According to the U.S. Internal Revenue Code, both legal and illegal income are considered taxable income. The U.S. Supreme Court affirmed this rule in the case of James v. United States (1961). U.S. citizens are required to report illegal gains as income when filing their annual tax returns, but such taxpayers typically do not report this type of income because reporting illegal income may trigger investigations by relevant authorities into their illegal activities. Bise and Mendez failed to report the illegal gains from funds raised through the ICO as income as required, directly violating tax law provisions, and ultimately faced criminal liability for this.
3. Tax Compliance Recommendations
With the popularity of meme coins, many people in the cryptocurrency industry have reaped huge rewards. However, as shown by previous ICO tax evasion cases, in the meme coin market, we not only need to focus on technological innovation and market opportunities but also place great importance on tax compliance.
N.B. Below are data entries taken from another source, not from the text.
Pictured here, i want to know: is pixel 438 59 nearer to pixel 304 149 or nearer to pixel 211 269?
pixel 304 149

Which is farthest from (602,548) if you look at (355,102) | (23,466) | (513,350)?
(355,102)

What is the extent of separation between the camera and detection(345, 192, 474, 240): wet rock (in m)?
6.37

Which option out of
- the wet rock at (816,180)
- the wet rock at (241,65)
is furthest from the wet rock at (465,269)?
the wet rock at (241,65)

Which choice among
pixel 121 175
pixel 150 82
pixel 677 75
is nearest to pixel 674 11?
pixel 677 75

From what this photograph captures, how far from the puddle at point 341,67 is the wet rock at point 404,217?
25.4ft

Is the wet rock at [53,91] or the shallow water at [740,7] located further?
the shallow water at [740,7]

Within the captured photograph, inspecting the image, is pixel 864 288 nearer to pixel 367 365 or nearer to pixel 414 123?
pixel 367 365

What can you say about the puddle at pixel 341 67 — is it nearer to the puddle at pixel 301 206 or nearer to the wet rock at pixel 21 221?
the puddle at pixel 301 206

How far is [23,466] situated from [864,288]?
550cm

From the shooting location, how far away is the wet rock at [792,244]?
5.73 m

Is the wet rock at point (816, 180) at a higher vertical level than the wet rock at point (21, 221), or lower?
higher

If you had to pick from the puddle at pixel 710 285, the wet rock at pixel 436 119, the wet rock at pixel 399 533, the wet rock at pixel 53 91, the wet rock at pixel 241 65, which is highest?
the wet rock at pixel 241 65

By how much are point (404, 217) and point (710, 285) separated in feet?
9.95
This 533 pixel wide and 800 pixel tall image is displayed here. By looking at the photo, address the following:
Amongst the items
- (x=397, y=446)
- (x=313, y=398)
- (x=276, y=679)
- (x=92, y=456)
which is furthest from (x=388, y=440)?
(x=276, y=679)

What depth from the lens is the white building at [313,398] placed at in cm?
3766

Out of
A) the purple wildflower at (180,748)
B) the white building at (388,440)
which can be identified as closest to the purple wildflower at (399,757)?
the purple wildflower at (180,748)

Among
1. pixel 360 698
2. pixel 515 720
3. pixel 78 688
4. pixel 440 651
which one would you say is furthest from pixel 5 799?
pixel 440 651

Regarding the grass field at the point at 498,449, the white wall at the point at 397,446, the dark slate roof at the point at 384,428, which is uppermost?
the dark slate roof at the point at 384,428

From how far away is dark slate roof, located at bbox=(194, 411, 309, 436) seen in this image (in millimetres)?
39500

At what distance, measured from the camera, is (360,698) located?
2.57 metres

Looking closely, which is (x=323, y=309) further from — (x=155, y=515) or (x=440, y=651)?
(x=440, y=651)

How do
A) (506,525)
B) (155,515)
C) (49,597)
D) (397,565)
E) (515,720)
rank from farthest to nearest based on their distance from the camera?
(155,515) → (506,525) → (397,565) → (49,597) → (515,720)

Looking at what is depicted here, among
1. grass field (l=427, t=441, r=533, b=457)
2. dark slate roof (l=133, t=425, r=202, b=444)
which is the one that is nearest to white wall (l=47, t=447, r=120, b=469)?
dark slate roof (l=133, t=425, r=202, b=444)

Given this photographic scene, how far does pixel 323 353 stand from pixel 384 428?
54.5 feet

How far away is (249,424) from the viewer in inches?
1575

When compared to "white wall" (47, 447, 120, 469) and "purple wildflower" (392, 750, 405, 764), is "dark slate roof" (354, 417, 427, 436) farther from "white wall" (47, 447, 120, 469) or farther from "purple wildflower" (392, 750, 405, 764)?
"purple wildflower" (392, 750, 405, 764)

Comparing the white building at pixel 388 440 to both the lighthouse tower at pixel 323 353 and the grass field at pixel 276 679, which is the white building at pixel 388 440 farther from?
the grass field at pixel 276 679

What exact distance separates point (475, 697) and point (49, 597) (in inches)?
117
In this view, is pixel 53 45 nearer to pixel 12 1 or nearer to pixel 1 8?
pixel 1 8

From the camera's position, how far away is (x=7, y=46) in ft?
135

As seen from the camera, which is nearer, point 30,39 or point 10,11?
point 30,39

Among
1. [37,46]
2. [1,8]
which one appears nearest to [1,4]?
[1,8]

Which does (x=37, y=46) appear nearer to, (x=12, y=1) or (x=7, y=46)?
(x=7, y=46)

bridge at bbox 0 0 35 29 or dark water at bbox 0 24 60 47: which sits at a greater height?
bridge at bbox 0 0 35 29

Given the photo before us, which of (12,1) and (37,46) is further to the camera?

First, understand the tax responsibilities of issuing meme coins to avoid legal risks. Although issuing meme coins does not directly generate profits like an ICO, when the tokens held by meme coin issuers and early investors appreciate in value, they still need to pay taxes on the relevant capital gains upon selling. While anyone can anonymously issue meme coins on the blockchain, this does not mean that issuers can evade tax audits. The best way to avoid tax law risks is to comply with tax laws, rather than seeking more effective means of anonymity on the blockchain.
Secondly, focus on the trading process of meme coins and ensure that the transaction records are transparent. Due to the speculative nature of the meme coin market, new projects are constantly emerging, and investors' transactions may be very frequent, leading to numerous transaction records. Cryptocurrency investors need to keep detailed transaction records, especially using professional cryptocurrency management and tax reporting software, to ensure that all buying, selling, transfers, and profits are traceable, and to obtain the correct legal classification in tax reporting to avoid potential tax disputes.
Finally, keep up with tax law developments and collaborate with professional tax experts. The tax law systems regarding cryptocurrency assets in various countries are still in their infancy and are subject to frequent adjustments, with key changes potentially impacting actual tax burdens directly. Therefore, both investors and issuers of meme coins should remain highly attentive to the tax law dynamics in their respective countries and seek the advice of professional tax experts when necessary to assist in making optimal tax decisions.
In conclusion, the meme coin market, which has reached $140 billion, has a significant wealth effect, but this wealth also comes with a new round of legal challenges and compliance risks. Issuers and investors need to be fully aware of the relevant tax risks, and maintain caution and sensitivity in the complex and ever-changing market to reduce unnecessary risks and losses.